*Task objective*. Continue the childhood story about wanting to be one of the big kids in Ms. Mencker's class, starting right after its final sentence.

*Text under study*.
Like most youngsters, when I was a little kid I wanted to be a big kid. Big kids at St. Jude’s Episcopal School had Ms. Mencker as their teacher. She taught kindergarten at a school that only went up to kindergarten, so her students were just as big as big kids could be. Except my brothers, who were really big kids of course but that escaped my attention because they wanted to be even bigger kids. So they weren’t really big kids in my mind, even though they were bigger than the big kids in Ms. Mencker’s class. Cut me some slack, my mind was only capable of managing pre-school thoughts at the time.
Whenever I brought it up, they’d just say “you will in time” or somesuch, they just didn’t get it. So I found another way of telling Mom that I wanted to be a big kid: I told her that I wanted to be in Ms. Mencker’s class. My logic was that Mom would give me what I wanted since it didn’t cost money and then I would magically be a bigger kid. I’d found a loophole in the system! Unfortunately, Mom denied my request but did file it away for future use.

*The data*.
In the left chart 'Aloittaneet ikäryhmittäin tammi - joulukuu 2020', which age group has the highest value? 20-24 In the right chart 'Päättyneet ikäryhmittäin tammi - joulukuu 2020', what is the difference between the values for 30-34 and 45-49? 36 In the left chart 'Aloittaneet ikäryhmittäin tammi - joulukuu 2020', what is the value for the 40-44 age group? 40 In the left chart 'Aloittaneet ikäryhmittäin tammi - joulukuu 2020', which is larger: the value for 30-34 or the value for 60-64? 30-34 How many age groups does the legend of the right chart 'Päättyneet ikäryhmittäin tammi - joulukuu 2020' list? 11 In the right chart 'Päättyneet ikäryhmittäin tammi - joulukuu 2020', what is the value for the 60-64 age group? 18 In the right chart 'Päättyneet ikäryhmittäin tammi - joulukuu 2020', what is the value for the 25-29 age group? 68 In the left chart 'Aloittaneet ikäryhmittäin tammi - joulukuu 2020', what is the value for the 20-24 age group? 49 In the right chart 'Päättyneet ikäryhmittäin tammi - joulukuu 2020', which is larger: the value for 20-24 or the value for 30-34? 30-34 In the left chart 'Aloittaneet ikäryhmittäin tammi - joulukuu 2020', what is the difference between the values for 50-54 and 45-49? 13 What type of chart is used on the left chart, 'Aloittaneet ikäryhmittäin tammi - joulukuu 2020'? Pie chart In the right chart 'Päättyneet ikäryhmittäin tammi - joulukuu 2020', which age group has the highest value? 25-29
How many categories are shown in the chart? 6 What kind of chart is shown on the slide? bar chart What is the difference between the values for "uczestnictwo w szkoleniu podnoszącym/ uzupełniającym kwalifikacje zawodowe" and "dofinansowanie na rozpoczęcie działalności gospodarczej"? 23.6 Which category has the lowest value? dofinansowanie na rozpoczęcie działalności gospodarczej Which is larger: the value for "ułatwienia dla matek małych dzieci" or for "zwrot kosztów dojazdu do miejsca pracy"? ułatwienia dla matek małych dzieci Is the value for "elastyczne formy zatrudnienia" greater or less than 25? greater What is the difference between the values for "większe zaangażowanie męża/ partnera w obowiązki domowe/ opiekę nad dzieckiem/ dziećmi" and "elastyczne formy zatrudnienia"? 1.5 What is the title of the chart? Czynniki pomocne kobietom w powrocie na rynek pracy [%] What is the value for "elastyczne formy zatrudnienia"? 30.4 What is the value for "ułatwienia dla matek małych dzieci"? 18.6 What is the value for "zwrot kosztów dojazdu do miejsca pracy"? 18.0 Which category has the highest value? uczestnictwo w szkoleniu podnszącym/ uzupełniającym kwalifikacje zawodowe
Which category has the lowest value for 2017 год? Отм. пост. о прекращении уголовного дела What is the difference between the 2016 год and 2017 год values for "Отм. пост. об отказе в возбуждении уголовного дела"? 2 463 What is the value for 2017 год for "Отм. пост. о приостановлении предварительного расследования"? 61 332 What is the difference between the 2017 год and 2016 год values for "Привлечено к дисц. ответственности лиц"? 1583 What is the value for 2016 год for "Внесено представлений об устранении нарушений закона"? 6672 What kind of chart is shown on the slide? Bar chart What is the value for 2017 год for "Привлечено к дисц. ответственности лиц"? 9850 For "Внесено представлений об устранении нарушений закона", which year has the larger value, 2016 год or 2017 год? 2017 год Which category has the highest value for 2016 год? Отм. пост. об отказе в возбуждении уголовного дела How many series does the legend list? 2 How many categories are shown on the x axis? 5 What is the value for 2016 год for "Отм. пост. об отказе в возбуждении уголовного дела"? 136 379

*Written reply*.
When I was about ready for kindergarten, my teachers privately expressed concern with my parents that I was behind the other students. I would stare blankly when I was supposed to be finger painting, I ate inordinate amounts of glue, and other stuff like that. They wanted to hold me back a year and figured that the best way to do this would be for me to attend kindergarten at St. Jude’s (and perhaps by coincidence, pay an extra year of tuition) and then attend it again at West Oak Elementary, the local public school.
When I asked how come I was not going to West Oak like everyone else, Mom said that she was granting me my wish: I was going to get Ms. Mencker just like I had asked.
When I was in the second grade, standardized testing was becoming all the rage. At the time, Delosa elementary students were taking the California Achievement Test Test (The word “Test” being in there twice because it was called the CAT Test). Ms. Nolan, the counselor at West Oak Elementary was concerned because I was now staring off into the distance during mathematic lessons and still eating more glue than my teachers would prefer.
So Ms. Nolan called my mother in for a conference and outlined her concerns. She said that she was worried that my self-esteem would be hurt by failing the test and that I should refrain from taking it. It would also go in my Permanent Record, which was bad. And perhaps by coincidence, West Oak Elementary would look better on the standardized test scores, though I’m not sure that she was very upfront about that.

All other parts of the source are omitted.